“Looks like some kind of scawpin. Got he tail in air like one too.” The old Negro studied the dried object skittishly. “Stinger in that tail, I bet you. You watch out, Mister Tom, mought be p’ison even if he daid.”
“There are desert places out there, they told me, where everything has thorn and stings or stinks.” Jefferson wrapped the desert scorpion carefully in cotton lint. “I’ll have to have a glass case built at home to display all these things. These trophies from Europe too. And this piece of cannonball that was fired at Ticonderoga. I suppose every president from this time on will be sent weird mementoes of some battle or discovery or other. John Adams got an Iroquois scalp and a jawbone some settler had plowed up in his field, but nothing quite so gruesome has ever come to me. Now we must count all these boxes and I must see that they all go aboard the boat.”

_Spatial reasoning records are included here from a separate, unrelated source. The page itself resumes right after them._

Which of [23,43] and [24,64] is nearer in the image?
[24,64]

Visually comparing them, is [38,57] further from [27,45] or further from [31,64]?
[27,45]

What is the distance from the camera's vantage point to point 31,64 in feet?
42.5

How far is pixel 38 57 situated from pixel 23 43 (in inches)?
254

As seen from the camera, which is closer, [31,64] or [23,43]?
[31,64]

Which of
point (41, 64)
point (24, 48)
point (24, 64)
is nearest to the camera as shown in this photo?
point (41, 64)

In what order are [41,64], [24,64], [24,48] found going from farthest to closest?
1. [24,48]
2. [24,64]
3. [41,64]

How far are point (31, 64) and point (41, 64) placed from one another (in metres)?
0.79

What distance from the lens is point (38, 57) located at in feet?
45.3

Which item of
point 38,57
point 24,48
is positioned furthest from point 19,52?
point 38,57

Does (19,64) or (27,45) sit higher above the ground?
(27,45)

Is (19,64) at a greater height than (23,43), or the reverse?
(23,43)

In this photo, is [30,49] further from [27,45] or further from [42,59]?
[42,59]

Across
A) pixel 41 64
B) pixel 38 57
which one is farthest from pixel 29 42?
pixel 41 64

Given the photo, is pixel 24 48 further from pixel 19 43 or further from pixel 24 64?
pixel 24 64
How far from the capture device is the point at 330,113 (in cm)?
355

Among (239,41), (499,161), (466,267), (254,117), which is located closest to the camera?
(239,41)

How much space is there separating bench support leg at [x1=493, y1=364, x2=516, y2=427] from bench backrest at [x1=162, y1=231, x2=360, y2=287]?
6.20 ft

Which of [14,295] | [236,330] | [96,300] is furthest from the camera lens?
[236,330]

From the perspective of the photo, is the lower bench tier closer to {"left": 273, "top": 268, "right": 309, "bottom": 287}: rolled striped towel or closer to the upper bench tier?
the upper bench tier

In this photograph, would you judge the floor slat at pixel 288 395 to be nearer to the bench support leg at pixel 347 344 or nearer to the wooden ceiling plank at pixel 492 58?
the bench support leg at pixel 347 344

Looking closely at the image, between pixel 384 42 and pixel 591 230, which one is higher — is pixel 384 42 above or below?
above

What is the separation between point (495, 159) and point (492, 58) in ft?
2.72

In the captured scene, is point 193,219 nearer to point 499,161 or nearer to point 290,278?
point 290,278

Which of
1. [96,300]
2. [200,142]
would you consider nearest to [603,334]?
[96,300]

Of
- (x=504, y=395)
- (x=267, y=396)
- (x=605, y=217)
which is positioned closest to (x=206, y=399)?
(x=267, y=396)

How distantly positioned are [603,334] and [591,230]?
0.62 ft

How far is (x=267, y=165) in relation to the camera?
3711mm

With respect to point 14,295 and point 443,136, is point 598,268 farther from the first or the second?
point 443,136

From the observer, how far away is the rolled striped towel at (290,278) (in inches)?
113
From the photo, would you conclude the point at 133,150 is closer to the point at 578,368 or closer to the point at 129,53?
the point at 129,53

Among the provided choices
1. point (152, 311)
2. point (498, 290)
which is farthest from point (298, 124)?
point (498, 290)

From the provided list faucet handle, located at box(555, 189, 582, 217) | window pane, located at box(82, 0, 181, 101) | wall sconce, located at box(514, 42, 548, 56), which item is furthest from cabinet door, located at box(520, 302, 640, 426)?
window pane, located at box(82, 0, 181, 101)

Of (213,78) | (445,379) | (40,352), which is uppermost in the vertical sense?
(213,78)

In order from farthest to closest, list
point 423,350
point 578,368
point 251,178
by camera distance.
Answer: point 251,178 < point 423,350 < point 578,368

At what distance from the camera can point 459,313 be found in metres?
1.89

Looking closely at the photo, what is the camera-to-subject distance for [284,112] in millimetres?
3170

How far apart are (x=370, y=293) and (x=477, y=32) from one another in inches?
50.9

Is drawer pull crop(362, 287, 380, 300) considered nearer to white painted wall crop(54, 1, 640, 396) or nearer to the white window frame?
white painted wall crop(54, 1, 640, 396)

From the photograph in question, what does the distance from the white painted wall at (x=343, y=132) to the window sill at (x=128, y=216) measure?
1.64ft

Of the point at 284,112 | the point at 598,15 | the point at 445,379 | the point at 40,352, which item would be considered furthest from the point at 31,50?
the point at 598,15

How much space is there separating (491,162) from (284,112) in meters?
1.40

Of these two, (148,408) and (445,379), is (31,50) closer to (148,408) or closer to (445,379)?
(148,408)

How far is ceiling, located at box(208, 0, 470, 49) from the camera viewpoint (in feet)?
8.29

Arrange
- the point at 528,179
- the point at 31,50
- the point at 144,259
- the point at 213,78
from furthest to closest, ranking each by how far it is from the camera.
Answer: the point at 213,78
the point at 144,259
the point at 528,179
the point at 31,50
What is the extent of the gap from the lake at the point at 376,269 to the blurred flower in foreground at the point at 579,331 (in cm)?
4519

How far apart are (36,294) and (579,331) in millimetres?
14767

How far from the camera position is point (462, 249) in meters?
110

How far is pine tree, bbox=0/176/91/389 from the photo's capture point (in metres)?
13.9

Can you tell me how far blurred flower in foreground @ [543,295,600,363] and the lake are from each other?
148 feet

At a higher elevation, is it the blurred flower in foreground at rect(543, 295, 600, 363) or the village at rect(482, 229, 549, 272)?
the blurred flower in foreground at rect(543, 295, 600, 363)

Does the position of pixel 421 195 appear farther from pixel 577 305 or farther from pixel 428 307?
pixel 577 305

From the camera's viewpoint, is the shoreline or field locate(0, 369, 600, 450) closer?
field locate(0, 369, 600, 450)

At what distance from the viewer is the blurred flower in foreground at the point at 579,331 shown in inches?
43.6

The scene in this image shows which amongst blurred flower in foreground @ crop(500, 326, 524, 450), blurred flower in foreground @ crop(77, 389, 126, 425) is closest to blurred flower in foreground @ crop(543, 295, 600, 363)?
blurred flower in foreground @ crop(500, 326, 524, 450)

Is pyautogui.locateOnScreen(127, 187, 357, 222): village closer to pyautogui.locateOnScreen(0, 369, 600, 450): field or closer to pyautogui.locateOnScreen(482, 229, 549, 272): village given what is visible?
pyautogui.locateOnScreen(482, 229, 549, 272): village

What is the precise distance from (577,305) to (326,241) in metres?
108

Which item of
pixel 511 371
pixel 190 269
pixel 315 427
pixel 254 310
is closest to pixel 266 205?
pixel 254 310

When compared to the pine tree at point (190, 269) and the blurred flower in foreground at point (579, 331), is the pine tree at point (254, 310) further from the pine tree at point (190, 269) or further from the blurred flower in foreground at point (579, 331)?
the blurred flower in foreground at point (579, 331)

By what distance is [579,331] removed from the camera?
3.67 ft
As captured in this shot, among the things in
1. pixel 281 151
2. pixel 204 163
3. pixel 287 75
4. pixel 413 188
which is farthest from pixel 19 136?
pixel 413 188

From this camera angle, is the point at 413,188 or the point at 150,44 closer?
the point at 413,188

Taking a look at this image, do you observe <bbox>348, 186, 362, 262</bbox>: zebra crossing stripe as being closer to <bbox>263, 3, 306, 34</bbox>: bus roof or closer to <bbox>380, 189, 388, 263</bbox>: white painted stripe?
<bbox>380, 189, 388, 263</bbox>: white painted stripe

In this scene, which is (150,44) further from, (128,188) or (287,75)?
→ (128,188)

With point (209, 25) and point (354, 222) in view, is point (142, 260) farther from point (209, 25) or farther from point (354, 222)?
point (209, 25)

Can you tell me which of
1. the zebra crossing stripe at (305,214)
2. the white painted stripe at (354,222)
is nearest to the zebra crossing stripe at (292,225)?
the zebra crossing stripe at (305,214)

The storm did not abate. Rather, it grew worse, changing from snow to sleet and then to icy hostile rain that made quagmires of the roads and treacherous slippery deadfalls of every slope. The coach horses slipped and stumbled, the coach swayed and lurched in the ruts, splashing muddy water everywhere. Jefferson’s bones ached from the jolting; his elbows were sore from being continually slammed against the hard leather of the seats. The floor was cold and wet.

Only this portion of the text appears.